I am now trying to update my old Fortran code that includes the lines like (*)
allocate( a(2), b(2) )
a(:) = 0.0
b(:) = 0.0
Initially, I changed them to
allocate( a(2), source=0.0 )
allocate( b(2), source=0.0 )
but this is clearly not much simple. So I tried to combine them so that
allocate( a(2), b(2), source=0.0 ) !! (1)
I didn't expect it to work, but it actually worked for gfortran >=4.8 and Sun fortran 8.7 (while not for ifort-14).
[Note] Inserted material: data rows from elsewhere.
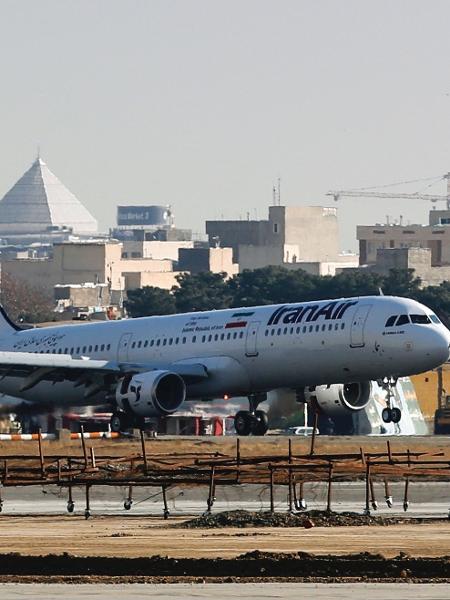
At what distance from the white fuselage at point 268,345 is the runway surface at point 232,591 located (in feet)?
135

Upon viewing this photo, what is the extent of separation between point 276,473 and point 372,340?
21790mm

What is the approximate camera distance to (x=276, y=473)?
162 ft

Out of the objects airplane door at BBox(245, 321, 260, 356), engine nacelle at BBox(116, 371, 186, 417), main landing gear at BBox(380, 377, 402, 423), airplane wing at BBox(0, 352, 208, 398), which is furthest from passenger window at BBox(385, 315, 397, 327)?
engine nacelle at BBox(116, 371, 186, 417)

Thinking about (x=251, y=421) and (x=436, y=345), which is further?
(x=251, y=421)

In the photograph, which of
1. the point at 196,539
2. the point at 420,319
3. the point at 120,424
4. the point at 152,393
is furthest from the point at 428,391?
the point at 196,539

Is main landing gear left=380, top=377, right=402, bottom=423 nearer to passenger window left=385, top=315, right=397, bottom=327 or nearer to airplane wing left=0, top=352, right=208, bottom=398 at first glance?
passenger window left=385, top=315, right=397, bottom=327

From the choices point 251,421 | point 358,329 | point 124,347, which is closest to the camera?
point 358,329

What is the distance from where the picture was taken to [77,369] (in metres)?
77.2

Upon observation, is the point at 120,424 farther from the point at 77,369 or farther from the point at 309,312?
the point at 309,312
So I went through the ALLOCATE section of the F2003 and F2008 documents, and it seems that the restriction has been removed in F2008 that "If SOURCE= appears, allocation-list shall contain only one allocate-object". Does this mean that the above line 1 is no problem in F2008, and that the different behavior is simply due to different degree of F2008 support?
(*) In actual codes, I was trying to allocate several array components of a derived type, allocate( conf% crd(3,N), conf% vel(3,N), conf% frc(3,N), blah, blah,... )
while assigning zero to each of them. So I was wondering if it is possible to simplify those lines somewhat.
At the high level, yes, the restriction in Fortran 2003 that there is only one object in a sourced allocation is removed in Fortran 2008.
Now, on to other matters. First, you don't show the declarations of a
and b
. In a sourced allocation the objects to be allocated must be type compatible with the source. The simple case
real, allocatable, dimension(:) :: a, b
allocate( a(2), b(2) )
a(:) = 0.0
b(:) = 0.0
has the same Fortran 2008 effect as
real, allocatable, dimension(:) :: a, b
allocate( a(2), b(2), source=0.0 )
But what about
double precision, allocatable, dimension(:) :: a, b
allocate( a(2), b(2), source=0.0 )
?
And the second point from before is: Fortran 2008 is a relatively new thing. I don't trust all compilers to correctly implement the rules with multiple objects in a sourced allocation.